── Provided records

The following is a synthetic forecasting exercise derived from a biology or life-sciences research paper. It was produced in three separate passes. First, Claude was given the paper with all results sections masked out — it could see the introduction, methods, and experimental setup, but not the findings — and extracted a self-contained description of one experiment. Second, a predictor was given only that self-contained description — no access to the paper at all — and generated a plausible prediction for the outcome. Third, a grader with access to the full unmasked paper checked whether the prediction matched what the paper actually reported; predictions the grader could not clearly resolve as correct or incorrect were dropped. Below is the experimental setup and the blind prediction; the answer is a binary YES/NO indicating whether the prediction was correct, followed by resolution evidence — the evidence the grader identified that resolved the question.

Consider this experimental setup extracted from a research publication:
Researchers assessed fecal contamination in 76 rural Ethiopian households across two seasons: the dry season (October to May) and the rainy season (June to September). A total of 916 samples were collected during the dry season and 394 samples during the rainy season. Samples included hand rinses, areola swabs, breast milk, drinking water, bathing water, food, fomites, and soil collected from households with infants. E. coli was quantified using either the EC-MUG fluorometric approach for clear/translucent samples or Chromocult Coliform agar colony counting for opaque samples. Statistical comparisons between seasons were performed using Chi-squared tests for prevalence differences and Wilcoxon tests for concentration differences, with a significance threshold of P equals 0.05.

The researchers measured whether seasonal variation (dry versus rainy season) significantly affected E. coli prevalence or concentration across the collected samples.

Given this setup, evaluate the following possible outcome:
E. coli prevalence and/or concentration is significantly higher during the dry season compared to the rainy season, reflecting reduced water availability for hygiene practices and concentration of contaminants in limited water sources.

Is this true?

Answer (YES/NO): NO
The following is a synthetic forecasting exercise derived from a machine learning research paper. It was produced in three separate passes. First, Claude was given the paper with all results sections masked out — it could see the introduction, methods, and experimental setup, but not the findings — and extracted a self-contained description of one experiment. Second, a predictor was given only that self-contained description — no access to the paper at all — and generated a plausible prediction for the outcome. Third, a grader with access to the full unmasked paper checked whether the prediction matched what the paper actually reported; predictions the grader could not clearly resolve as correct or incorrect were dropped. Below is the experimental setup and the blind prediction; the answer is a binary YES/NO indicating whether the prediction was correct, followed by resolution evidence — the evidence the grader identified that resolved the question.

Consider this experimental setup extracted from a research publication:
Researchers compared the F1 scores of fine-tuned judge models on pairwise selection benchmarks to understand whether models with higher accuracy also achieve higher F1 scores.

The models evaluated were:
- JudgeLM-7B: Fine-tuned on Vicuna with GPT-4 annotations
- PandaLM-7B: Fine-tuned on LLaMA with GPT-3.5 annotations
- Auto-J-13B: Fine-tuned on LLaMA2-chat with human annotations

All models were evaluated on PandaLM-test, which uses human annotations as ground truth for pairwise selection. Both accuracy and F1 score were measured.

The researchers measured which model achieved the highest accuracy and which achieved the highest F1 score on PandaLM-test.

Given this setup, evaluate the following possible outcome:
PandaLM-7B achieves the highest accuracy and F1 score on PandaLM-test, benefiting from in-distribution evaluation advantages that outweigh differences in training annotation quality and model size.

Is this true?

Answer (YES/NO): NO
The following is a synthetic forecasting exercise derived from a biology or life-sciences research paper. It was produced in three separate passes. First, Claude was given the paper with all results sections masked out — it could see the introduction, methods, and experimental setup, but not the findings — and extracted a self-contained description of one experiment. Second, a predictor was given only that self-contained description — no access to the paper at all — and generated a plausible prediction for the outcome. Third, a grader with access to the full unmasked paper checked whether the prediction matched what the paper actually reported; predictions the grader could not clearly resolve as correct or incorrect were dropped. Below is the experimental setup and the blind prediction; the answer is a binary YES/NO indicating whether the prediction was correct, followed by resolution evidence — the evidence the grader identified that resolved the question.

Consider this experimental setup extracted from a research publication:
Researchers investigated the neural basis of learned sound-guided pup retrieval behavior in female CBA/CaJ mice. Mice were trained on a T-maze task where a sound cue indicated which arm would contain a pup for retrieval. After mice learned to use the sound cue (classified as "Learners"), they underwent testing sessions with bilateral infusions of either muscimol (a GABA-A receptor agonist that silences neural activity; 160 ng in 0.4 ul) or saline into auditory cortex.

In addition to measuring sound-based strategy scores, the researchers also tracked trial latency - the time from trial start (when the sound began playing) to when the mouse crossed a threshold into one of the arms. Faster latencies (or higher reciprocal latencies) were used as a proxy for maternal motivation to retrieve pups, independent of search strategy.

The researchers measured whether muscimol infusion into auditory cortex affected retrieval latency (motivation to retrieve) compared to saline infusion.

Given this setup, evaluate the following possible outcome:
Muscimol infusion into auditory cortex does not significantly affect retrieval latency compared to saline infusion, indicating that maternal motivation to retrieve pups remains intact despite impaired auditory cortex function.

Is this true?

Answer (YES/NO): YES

────
── Provided records

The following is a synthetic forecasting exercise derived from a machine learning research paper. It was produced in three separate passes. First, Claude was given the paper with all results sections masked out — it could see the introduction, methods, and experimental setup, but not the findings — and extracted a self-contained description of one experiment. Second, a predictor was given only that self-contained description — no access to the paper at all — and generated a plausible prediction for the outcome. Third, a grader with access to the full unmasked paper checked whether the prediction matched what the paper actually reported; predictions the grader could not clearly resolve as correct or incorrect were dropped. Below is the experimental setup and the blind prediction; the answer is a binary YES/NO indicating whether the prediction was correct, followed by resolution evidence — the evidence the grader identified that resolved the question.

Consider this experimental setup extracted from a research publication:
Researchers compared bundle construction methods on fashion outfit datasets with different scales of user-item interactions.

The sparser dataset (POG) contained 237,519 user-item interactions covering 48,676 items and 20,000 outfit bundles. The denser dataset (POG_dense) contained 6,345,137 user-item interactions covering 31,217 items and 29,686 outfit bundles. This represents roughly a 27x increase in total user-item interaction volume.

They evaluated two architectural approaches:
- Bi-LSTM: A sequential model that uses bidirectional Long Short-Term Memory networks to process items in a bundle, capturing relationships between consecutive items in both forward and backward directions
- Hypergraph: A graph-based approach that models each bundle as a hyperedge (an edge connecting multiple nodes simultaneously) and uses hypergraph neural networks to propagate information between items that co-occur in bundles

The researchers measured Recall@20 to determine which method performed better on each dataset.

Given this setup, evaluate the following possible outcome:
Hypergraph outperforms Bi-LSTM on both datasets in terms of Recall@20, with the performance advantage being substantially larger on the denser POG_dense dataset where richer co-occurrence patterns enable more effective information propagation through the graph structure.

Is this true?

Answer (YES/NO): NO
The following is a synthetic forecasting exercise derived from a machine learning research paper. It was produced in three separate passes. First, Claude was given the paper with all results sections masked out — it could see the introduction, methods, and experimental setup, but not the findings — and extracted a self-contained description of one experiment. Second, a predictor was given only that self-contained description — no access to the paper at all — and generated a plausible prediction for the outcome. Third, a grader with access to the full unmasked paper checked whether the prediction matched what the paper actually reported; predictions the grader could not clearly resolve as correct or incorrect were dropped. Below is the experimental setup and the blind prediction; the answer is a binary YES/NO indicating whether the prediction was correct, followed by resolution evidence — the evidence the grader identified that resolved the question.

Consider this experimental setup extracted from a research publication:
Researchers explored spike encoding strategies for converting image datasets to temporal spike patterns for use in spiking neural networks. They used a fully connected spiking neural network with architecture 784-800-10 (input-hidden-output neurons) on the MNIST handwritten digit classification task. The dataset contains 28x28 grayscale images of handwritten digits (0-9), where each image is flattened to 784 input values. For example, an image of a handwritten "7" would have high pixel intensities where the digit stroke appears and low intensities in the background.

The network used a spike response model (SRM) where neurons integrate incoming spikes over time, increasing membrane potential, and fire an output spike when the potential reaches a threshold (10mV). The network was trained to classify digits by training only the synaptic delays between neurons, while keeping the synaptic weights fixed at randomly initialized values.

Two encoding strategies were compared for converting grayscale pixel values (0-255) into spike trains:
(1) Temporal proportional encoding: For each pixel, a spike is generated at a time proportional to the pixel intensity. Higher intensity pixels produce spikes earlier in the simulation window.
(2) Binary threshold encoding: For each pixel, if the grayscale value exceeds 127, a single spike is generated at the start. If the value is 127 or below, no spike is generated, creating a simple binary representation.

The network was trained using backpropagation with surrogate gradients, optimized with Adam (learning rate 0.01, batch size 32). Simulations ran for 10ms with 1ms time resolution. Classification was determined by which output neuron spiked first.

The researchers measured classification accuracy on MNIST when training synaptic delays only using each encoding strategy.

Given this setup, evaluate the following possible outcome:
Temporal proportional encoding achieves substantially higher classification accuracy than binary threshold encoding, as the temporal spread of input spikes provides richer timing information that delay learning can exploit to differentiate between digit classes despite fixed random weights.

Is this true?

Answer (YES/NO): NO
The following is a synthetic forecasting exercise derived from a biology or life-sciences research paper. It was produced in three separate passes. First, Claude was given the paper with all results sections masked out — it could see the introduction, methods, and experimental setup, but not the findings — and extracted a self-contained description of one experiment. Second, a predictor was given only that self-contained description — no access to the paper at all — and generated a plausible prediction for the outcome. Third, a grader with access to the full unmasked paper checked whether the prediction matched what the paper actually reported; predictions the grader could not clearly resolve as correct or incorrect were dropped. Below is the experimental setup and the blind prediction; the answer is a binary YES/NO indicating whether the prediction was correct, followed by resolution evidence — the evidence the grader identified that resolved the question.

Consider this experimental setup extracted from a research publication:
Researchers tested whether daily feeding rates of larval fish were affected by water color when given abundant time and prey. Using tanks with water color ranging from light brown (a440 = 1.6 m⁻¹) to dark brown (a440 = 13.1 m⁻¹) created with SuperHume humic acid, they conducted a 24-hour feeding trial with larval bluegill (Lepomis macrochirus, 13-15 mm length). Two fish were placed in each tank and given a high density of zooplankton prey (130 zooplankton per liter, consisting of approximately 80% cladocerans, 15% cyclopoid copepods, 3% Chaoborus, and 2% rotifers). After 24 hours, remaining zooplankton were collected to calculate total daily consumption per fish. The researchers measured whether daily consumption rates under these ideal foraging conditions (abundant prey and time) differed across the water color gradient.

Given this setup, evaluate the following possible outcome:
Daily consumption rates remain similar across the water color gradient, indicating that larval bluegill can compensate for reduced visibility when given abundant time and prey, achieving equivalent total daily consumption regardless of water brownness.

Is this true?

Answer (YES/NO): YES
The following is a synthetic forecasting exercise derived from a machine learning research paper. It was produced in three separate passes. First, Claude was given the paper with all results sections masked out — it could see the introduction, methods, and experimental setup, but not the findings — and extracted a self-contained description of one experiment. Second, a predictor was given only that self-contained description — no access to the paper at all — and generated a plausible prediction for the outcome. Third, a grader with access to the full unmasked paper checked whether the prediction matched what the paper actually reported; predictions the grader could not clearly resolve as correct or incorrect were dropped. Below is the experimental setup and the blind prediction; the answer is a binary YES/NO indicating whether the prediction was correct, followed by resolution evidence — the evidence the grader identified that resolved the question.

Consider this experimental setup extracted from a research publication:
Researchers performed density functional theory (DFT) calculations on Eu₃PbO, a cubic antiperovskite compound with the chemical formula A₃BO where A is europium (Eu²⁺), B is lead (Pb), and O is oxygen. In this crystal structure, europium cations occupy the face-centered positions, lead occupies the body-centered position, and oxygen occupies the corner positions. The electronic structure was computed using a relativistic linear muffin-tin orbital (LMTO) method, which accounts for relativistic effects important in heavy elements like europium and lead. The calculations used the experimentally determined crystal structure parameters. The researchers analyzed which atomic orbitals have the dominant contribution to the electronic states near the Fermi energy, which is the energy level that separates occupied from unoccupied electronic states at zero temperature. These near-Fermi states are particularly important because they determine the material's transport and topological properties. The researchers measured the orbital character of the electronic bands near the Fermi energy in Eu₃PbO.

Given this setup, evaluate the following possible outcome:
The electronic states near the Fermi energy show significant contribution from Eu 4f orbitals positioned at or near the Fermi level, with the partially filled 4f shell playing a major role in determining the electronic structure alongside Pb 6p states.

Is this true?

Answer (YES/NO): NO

────

◆ Task item
Scan the entries above for the line containing "Researchers compared bundle", and copy it and all lines after it exactly, down to and including the line containing "Hypergraph outperforms Bi-LSTM".

◆ Task response
Researchers compared bundle construction methods on fashion outfit datasets with different scales of user-item interactions.

The sparser dataset (POG) contained 237,519 user-item interactions covering 48,676 items and 20,000 outfit bundles. The denser dataset (POG_dense) contained 6,345,137 user-item interactions covering 31,217 items and 29,686 outfit bundles. This represents roughly a 27x increase in total user-item interaction volume.

They evaluated two architectural approaches:
- Bi-LSTM: A sequential model that uses bidirectional Long Short-Term Memory networks to process items in a bundle, capturing relationships between consecutive items in both forward and backward directions
- Hypergraph: A graph-based approach that models each bundle as a hyperedge (an edge connecting multiple nodes simultaneously) and uses hypergraph neural networks to propagate information between items that co-occur in bundles

The researchers measured Recall@20 to determine which method performed better on each dataset.

Given this setup, evaluate the following possible outcome:
Hypergraph outperforms Bi-LSTM on both datasets in terms of Recall@20, with the performance advantage being substantially larger on the denser POG_dense dataset where richer co-occurrence patterns enable more effective information propagation through the graph structure.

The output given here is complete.